Blade Runner 2049’s problem stems from more than its nearly three-hour length. It starts with director Villeneuve, a once-promising surveyor of political and spiritual matters (Incendies, Prisoners, Sicario) who is now taking his place in the long history of hackdom, alongside Scott. Villeneuve does nothing with K’s initial thought: “To be born is to have a soul, I guess.” The impassive Gosling lacks the existential cool needed to carry that “soul” line. He’s told, “You’ve never seen a miracle.” But K’s human–replicant opposition, staged as a loud, brutal fight with Dave Bautista as a scarily imposing replicant, doesn’t answer that challenge. Scott made Blade Runner look miraculous; but, except for a couple of extraordinary images (falling snow melting in the palm of K’s calloused hand and a pet dog watching as drones carry his master off into the distance), Villeneuve never strikes the moral terror that has distinguished his best films.

When K’s encounter with Ford’s Deckard finally occurs, Villeneuve forfeits the emotional power of the parent-child reunion one expects for a series of ridiculous last-minute hazards. This ending is cheap. When a subsidiary character announces, “There’s a bit of every artist in their work,” it doesn’t justify Villeneuve selling out his usual grasp toward profundity. (The subplot of an underground revolution led by Hiam Abbass as a one-eyed radical evokes Incendies, but it’s a frustrating distraction.)
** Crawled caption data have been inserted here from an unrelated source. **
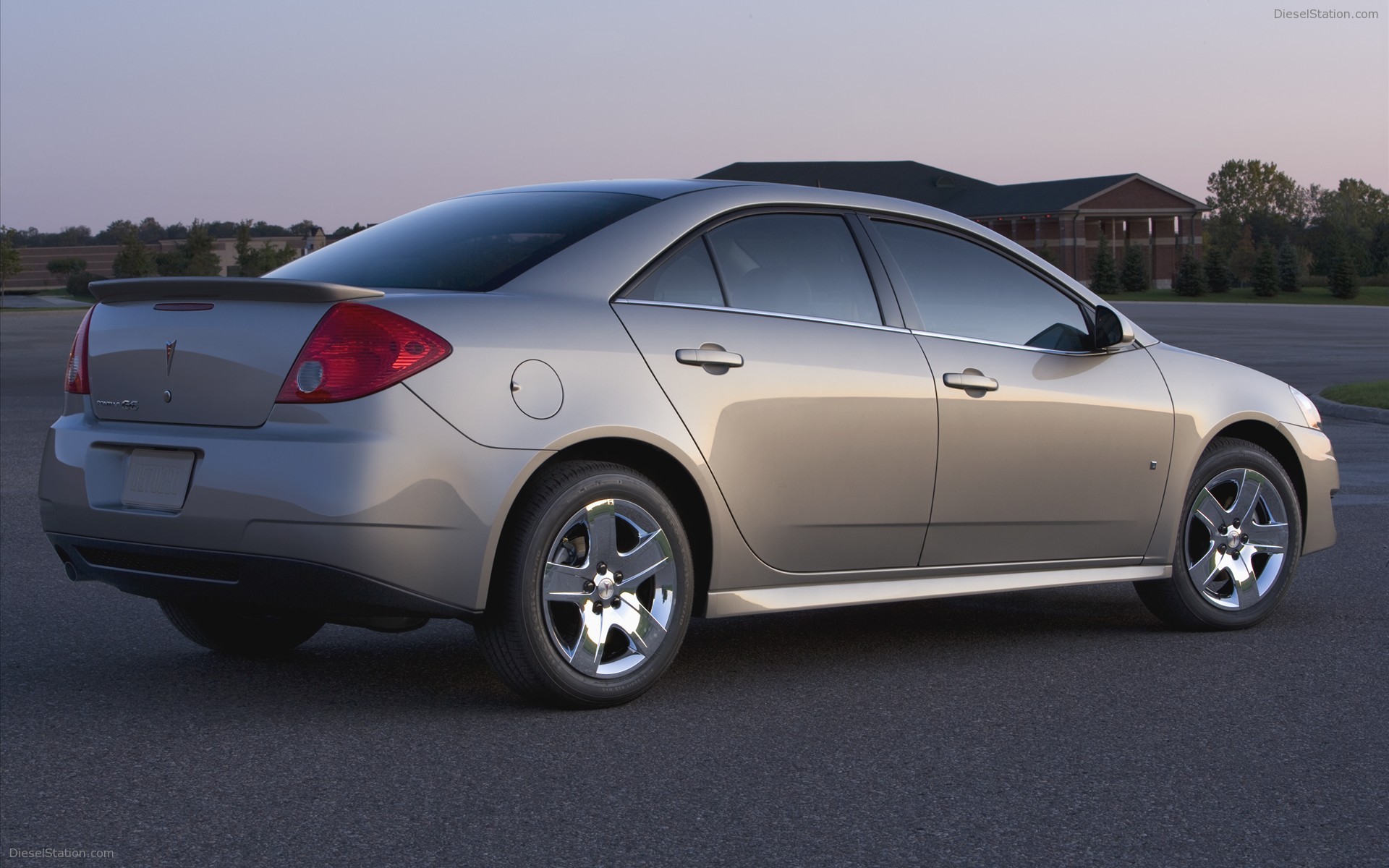 Pontiac G6 Sedan 2009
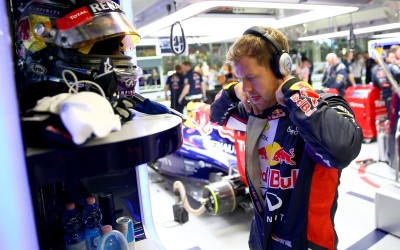 Ο Vettel έφυγε από την Red Bull Racing!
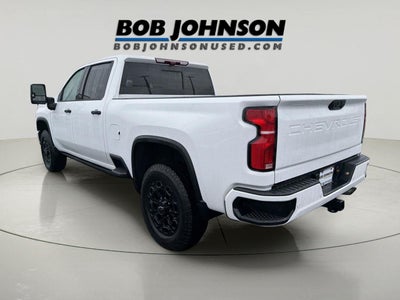 2024 Chevrolet Silverado 3500 HD LTZ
Because Villeneuve has submitted to Scott’s director’s-cut pseudo-profundity, he loses the chance to make Blade Runner 2049 mean something in the current moral upheaval, in which dystopia and the distance between humans and apparatchiks are everyday realities. Ultimately, Villeneuve’s sequel is more ultra-hack Scott than visionary Wong. Blade Runner’s awesomeness is gone.

*****

The Florida Project represents a new low in class condescension. Director Sean Baker follows Halley (Bria Vinaite), an unwed mother covered in tats and lip-piercings and wearing ripped Daisy Dukes, who hustles to pay her bill at a low-rent resident motel on the outskirts of Disney World in Orlando. Baker’s style is familiar from TV’s “ratched” reality shows. Tangerine, his 2016 debut famously shot on an iPhone, similarly gawked at Los Angeles transsexuals as fascinating, irresponsible sociopaths.
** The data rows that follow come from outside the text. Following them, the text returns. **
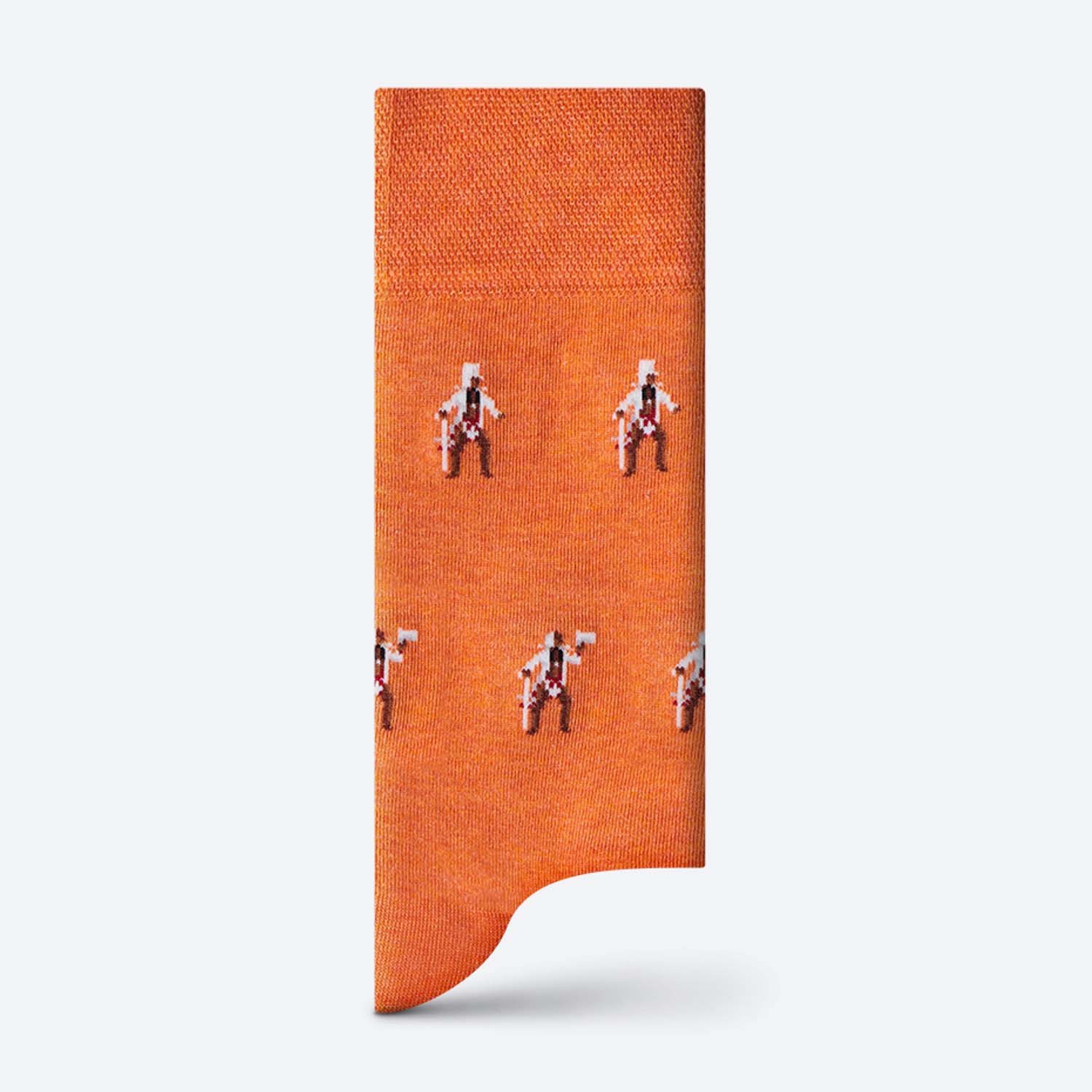 "The Baron" James Bond Socks - By The London Sock Exchange - Image 8
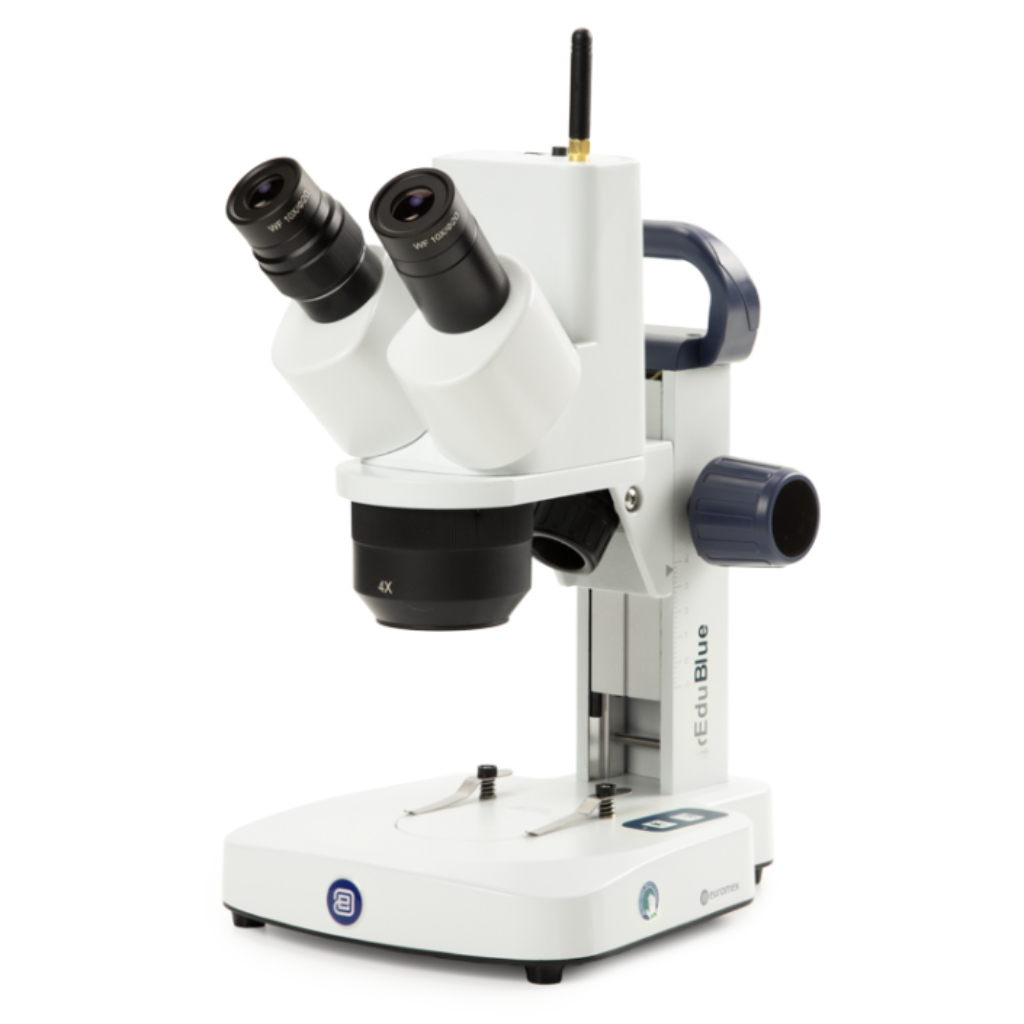 Microscopio Euromex EduBlue digital
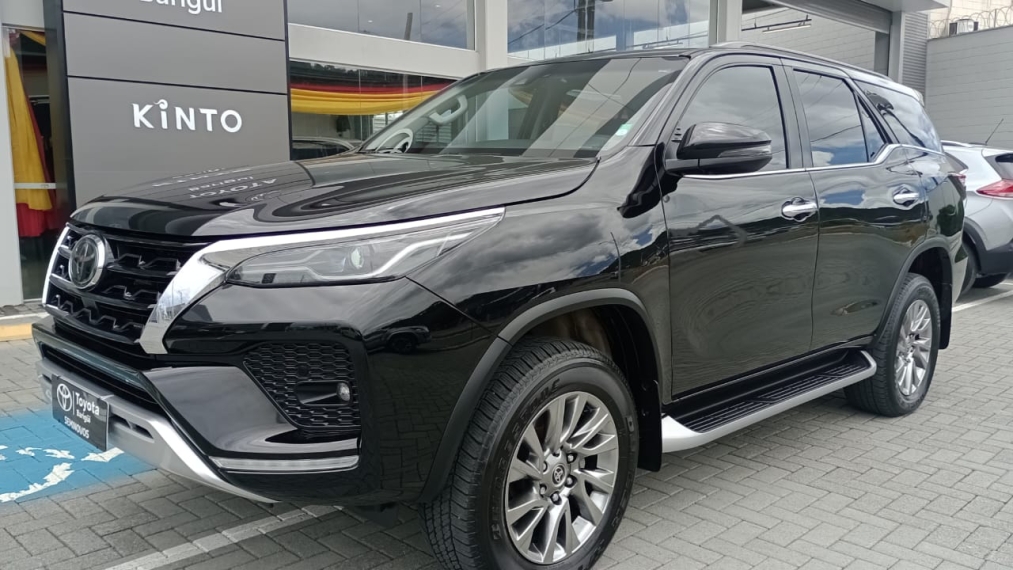 toyota hilux sw4 2.8 d-4d turbo diesel srx 4x4 automatico 4p 2021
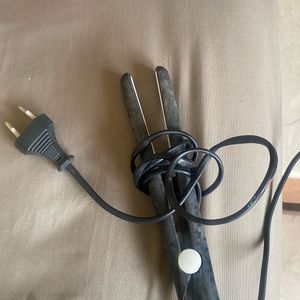 Vintage Hair Straightener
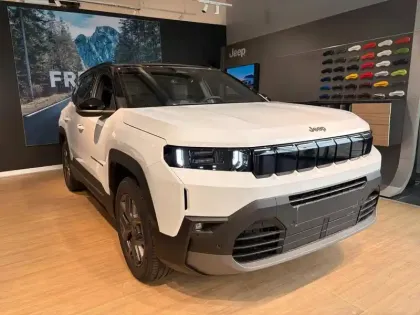 Photo Jeep Compass First Edition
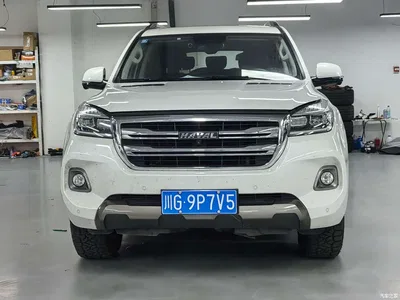 2020 Haval H9 2.0T Gasoline 4WD Comfort 7-Seater, фото 2, лот 11081627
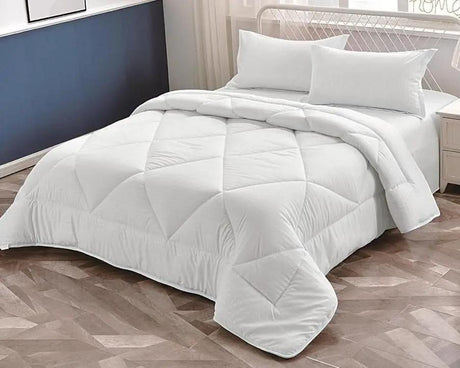 Tc Binded Duvet Set – 6x7, Non-Shrink & Non-Fade Bedding Duvet Covers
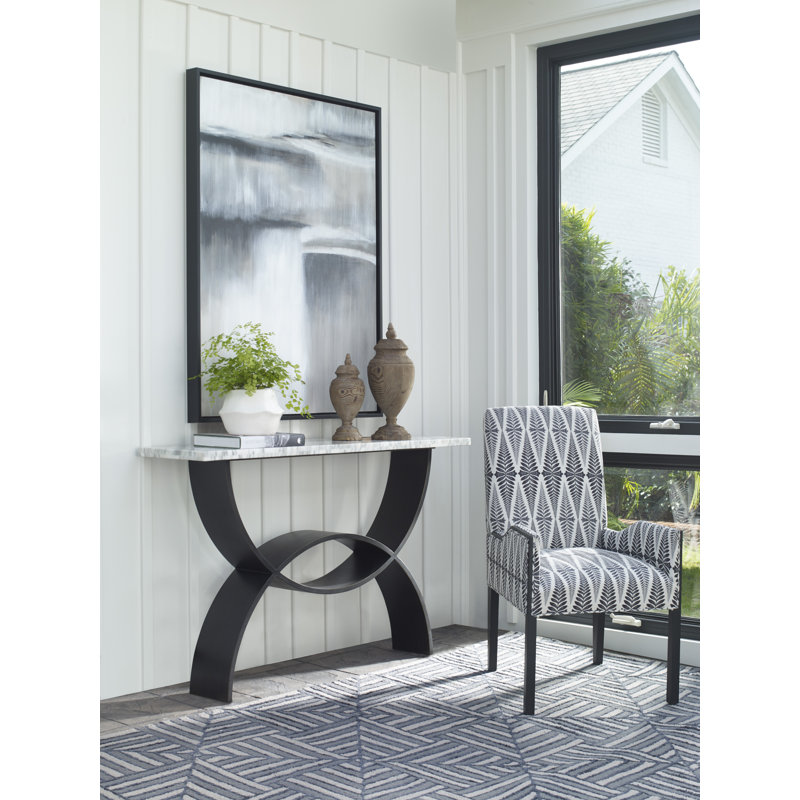 Upholstered Armchair, 9953 Loden, Walnut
Baker’s new exploitation mode includes lurid, nursery-school pastels and ragamuffin kids who curse, vandalize, and set fires. Halley’s foul-mouthed daughter Moonee (Brooklynn Prince) apparently never goes to school, but Baker teaches us the delights of childhood poverty when Moonee and her motel peers consume jelly sandwiches and look at rainbows and fireworks from afar. This juvenile emphasis exposes Baker’s dishonesty; it’s classic liberal patronizing to regard poor folk as children. When the do-gooder motel manager Bobby (Willem Dafoe) criticizes Halley, she screams, “You’re not my father!” — implicitly blaming patriarchy for her slatternly behavior. When Halley dislodges her sanitary napkin and throws the bloody item at Bobby, she evidently earns Baker’s admiration for being a Nasty Woman.

Halley passes immature self-pity on to her daughter, whom Baker rewards with a trip to Disney World in a closing fantasy scene. It’s intended to jerk tears, like feeding a hungry child, but Moonee’s unstructured freeloader life already amounted to living Disney World everyday, so the fantasy ending is pointless.
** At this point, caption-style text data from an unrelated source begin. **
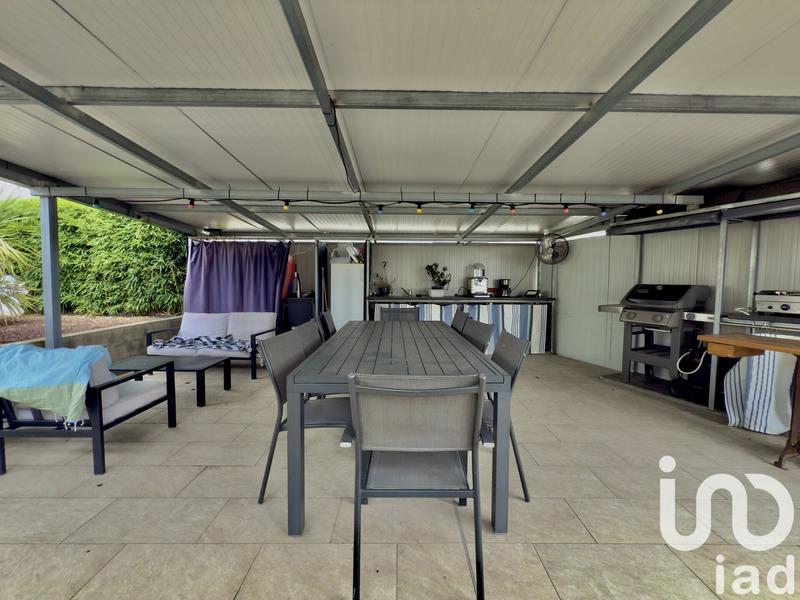 Maison - 173 m² - 6 pièces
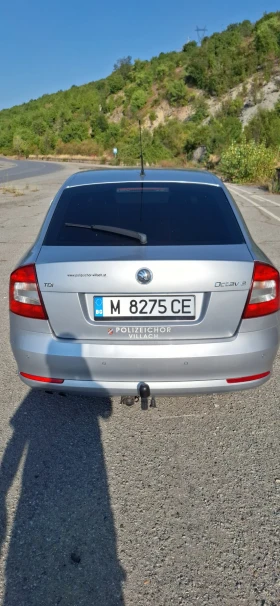 Skoda Octavia 1.9TDI 105кс | Auto.bg — изображение 4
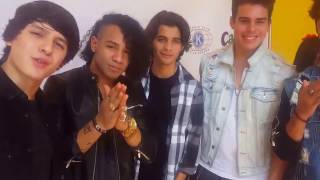 CNCO REYES #CarnavalMiami17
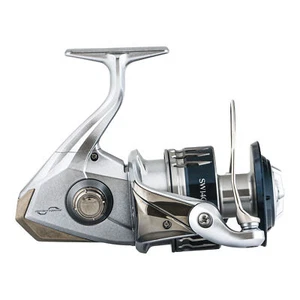 Shimano SARAGOSA SW  A Saltwater Spinning Reel (SRG14000SWAXG) Fishing - Picture 1 of 4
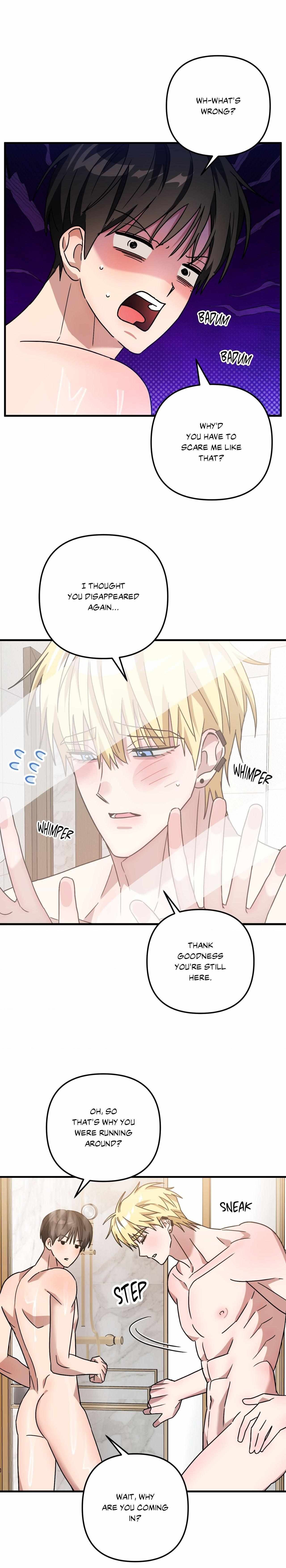 Scammed and Rammed Chapter 42 page 8 - 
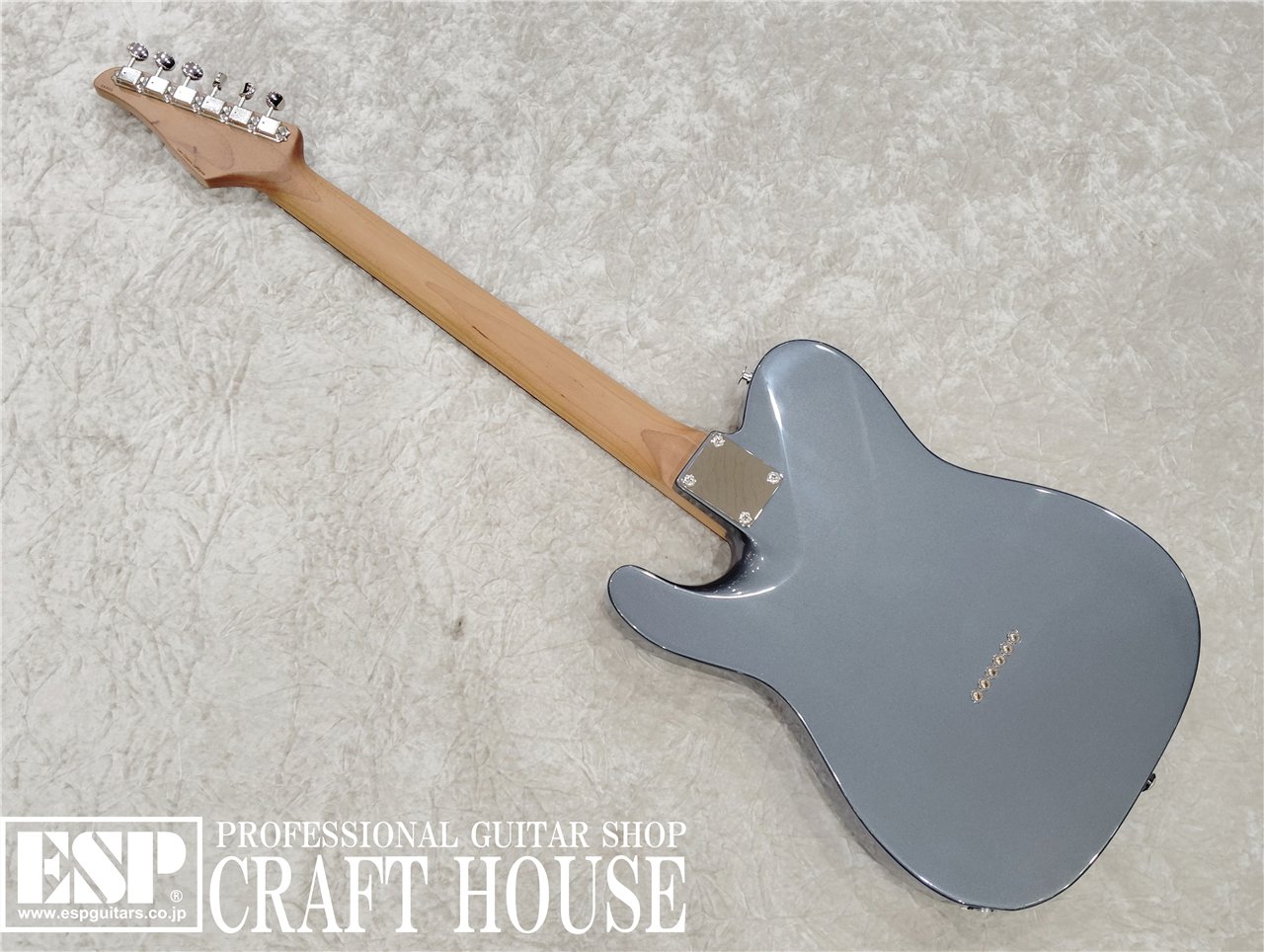 【即納可能】Suhr Classic T Antique Right-Handed / Charcoal Frost 渋谷店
Baker loves irresponsible, antisocial types, and his method is similarly undisciplined. Most scenes are wild confrontations, and even those end wordlessly, with a shrug. Baker’s most expressive gimmick is his zooming in for a close-up of Halley’s tonsils as she screams an obscenity at the unfair world — a world to which she and Baker contribute nothing.